═════ Dataset excerpts

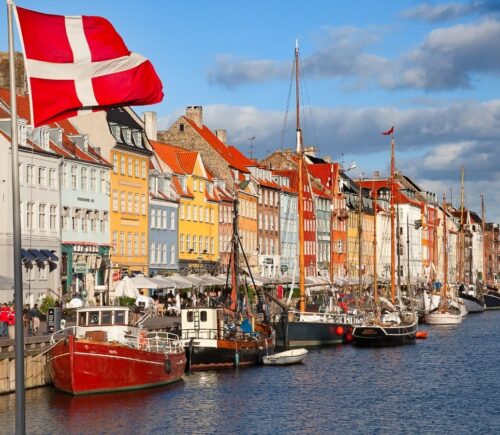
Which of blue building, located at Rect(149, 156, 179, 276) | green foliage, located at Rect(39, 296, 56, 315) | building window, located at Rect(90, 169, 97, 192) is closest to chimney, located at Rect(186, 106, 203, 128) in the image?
blue building, located at Rect(149, 156, 179, 276)

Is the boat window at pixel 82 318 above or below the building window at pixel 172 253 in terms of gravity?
below

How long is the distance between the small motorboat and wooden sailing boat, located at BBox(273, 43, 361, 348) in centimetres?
660

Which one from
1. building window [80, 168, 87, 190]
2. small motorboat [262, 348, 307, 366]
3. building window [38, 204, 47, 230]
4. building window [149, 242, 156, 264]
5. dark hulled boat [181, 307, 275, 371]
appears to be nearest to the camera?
dark hulled boat [181, 307, 275, 371]

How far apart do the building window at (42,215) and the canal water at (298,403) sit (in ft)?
74.0

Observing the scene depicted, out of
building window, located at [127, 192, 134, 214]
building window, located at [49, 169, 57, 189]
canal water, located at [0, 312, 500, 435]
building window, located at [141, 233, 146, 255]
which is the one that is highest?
building window, located at [49, 169, 57, 189]

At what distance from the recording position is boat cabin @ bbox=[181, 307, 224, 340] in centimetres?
5541

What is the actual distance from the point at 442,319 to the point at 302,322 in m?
39.0

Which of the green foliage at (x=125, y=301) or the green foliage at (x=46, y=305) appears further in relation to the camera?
the green foliage at (x=125, y=301)

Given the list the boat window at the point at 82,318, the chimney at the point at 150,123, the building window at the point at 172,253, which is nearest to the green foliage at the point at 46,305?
the boat window at the point at 82,318

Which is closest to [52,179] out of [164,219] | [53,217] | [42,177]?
[42,177]

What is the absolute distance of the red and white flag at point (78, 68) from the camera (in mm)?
17047

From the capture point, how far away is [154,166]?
9962cm

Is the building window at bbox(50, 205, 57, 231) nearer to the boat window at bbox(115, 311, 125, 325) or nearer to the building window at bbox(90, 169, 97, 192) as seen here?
the building window at bbox(90, 169, 97, 192)

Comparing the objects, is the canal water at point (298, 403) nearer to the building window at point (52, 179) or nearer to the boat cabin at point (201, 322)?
the boat cabin at point (201, 322)
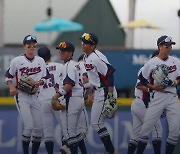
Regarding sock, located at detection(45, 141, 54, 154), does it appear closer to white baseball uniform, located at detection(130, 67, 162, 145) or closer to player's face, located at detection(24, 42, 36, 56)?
white baseball uniform, located at detection(130, 67, 162, 145)

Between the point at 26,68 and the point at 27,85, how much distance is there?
1.19 feet

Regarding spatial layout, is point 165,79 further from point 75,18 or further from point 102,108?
point 75,18

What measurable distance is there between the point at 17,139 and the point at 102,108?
7.25ft

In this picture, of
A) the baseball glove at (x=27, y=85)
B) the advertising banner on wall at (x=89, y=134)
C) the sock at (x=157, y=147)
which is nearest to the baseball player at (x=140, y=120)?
the sock at (x=157, y=147)

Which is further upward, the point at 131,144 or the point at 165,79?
the point at 165,79

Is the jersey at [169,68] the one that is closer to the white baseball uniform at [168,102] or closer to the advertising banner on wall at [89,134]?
the white baseball uniform at [168,102]

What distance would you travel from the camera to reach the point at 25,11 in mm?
30719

══════════

* **Task instructions**:
Reproduce the entries above verbatim, beginning with the line that contains "Regarding spatial layout, is" and continuing through the final entry.

* **Task output**:
Regarding spatial layout, is point 165,79 further from point 75,18 or further from point 102,108?
point 75,18

What measurable distance is there between the point at 17,139 and the point at 102,108?
7.25ft

In this picture, of
A) the baseball glove at (x=27, y=85)
B) the advertising banner on wall at (x=89, y=134)
C) the sock at (x=157, y=147)
which is nearest to the baseball player at (x=140, y=120)?
the sock at (x=157, y=147)

Which is further upward, the point at 131,144 or the point at 165,79?
the point at 165,79

Is the jersey at [169,68] the one that is closer to the white baseball uniform at [168,102] or closer to the advertising banner on wall at [89,134]?
the white baseball uniform at [168,102]

What distance would you travel from the camera to reach the point at 25,11 in mm?
30719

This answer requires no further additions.